A alteração que produz efeitos mais significativos é, entretanto, o já mencionado artigo 120º, inserido no capítulo XI sobre ‘o Partido e os Órgãos do Poder Público’. Contrariamente aos estatutos anteriores que incluíam três artigos sobre a ‘designação de candidatos a deputados’, ‘os grupos de autarcas do MPLA’ e os ‘cargos de responsabilidade’, o novo documento adiciona um quarto artigo sobre a ‘designação de candidatos a Presidente e a vice-Presidente da República’. E é justamente neste ponto em que é colocada a norma que impede João Lourenço de apresentar-se como candidato à liderança do partido no próximo congresso. “Em rigor, caso esta norma não venha a ser alterada, o presidente do MPLA também só poderá fazer dois mandatos, considerando que o limite dos dois mandatos a Presidente da República também se consolide na Constituição”, explica um dos especialistas.

■ O QUE FAZER
1 – Por favor, extraia do texto sobre os estatutos do MPLA o trecho que começa nas palavras "A alteração que" e termina depois de "um dos especialistas.", sem qualquer alteração.
2 – Indique se cada afirmação concorda com o texto sobre os estatutos do MPLA, respondendo sim ou não e citando as palavras do texto que o decidem: (a) O artigo 120º está inserido no capítulo XI. (b) Os estatutos anteriores incluíam quatro artigos sobre o Partido e os Órgãos do Poder Público. (c) O novo documento acrescenta um artigo sobre a designação de candidatos a Presidente e a vice-Presidente da República.
3 – Segundo o texto sobre os estatutos do MPLA, quem fica impedido pela nova norma de se apresentar como candidato à liderança do partido no próximo congresso?

Registos de perguntas espaciais

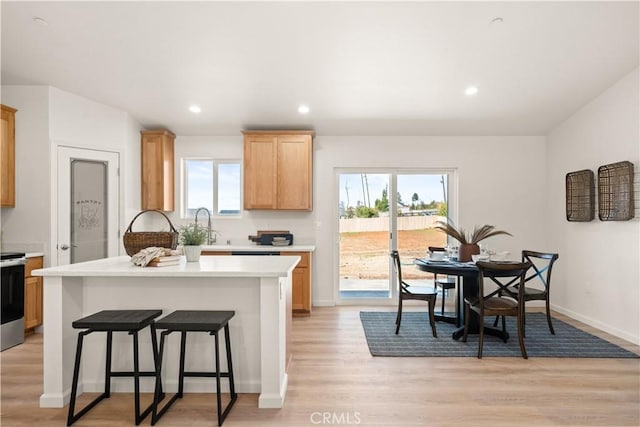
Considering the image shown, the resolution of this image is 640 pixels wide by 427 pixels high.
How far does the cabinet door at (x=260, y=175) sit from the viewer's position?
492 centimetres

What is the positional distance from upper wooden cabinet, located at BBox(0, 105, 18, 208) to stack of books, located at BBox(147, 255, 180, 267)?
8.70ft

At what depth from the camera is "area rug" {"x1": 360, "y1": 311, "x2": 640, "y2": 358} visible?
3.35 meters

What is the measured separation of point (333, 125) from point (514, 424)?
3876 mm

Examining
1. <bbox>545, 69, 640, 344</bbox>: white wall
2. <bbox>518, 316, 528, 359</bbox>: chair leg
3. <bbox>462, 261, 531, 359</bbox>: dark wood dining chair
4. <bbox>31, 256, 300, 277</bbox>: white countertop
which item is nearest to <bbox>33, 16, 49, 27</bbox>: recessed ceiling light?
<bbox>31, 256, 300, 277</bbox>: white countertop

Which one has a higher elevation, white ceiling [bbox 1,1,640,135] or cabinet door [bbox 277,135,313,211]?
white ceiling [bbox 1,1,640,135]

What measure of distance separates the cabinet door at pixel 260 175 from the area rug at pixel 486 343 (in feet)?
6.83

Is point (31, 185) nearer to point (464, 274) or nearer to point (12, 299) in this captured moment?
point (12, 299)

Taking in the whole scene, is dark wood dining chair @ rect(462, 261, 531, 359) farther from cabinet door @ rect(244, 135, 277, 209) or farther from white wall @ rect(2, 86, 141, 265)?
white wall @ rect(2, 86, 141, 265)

* * *

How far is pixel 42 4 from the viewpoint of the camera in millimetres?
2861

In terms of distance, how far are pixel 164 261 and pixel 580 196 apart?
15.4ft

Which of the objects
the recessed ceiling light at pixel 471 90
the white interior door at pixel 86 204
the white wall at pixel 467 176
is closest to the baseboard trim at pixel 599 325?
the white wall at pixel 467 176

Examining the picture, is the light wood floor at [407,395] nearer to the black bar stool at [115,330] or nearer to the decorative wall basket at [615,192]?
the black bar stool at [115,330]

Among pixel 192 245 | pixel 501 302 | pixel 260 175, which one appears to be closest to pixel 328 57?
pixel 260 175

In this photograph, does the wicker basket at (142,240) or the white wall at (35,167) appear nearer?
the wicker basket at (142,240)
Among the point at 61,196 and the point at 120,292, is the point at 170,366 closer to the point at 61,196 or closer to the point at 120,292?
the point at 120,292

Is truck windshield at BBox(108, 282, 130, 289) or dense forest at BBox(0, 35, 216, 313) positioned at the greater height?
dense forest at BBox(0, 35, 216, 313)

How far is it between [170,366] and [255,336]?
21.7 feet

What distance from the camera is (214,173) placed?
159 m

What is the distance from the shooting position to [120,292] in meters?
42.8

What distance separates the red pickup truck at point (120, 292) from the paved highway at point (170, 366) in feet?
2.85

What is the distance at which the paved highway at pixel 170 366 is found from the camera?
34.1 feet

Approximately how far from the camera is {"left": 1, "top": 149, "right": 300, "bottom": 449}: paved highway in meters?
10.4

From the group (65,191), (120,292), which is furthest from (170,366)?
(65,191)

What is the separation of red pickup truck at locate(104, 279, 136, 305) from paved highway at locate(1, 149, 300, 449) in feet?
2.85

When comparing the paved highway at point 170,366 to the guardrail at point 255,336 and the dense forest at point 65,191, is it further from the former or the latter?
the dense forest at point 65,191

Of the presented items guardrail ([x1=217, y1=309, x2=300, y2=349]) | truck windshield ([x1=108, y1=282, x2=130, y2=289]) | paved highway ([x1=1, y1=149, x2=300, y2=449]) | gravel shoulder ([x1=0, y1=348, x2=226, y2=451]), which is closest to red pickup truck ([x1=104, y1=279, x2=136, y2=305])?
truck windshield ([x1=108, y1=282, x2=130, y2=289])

■ RESPOSTAS
1 –
A alteração que produz efeitos mais significativos é, entretanto, o já mencionado artigo 120º, inserido no capítulo XI sobre ‘o Partido e os Órgãos do Poder Público’. Contrariamente aos estatutos anteriores que incluíam três artigos sobre a ‘designação de candidatos a deputados’, ‘os grupos de autarcas do MPLA’ e os ‘cargos de responsabilidade’, o novo documento adiciona um quarto artigo sobre a ‘designação de candidatos a Presidente e a vice-Presidente da República’. E é justamente neste ponto em que é colocada a norma que impede João Lourenço de apresentar-se como candidato à liderança do partido no próximo congresso. “Em rigor, caso esta norma não venha a ser alterada, o presidente do MPLA também só poderá fazer dois mandatos, considerando que o limite dos dois mandatos a Presidente da República também se consolide na Constituição”, explica um dos especialistas.

2 –
(a) Sim: "o já mencionado artigo 120º, inserido no capítulo XI sobre ‘o Partido e os Órgãos do Poder Público’".
(b) Não: "Contrariamente aos estatutos anteriores que incluíam três artigos".
(c) Sim: "o novo documento adiciona um quarto artigo sobre a ‘designação de candidatos a Presidente e a vice-Presidente da República’".

3 – João Lourenço.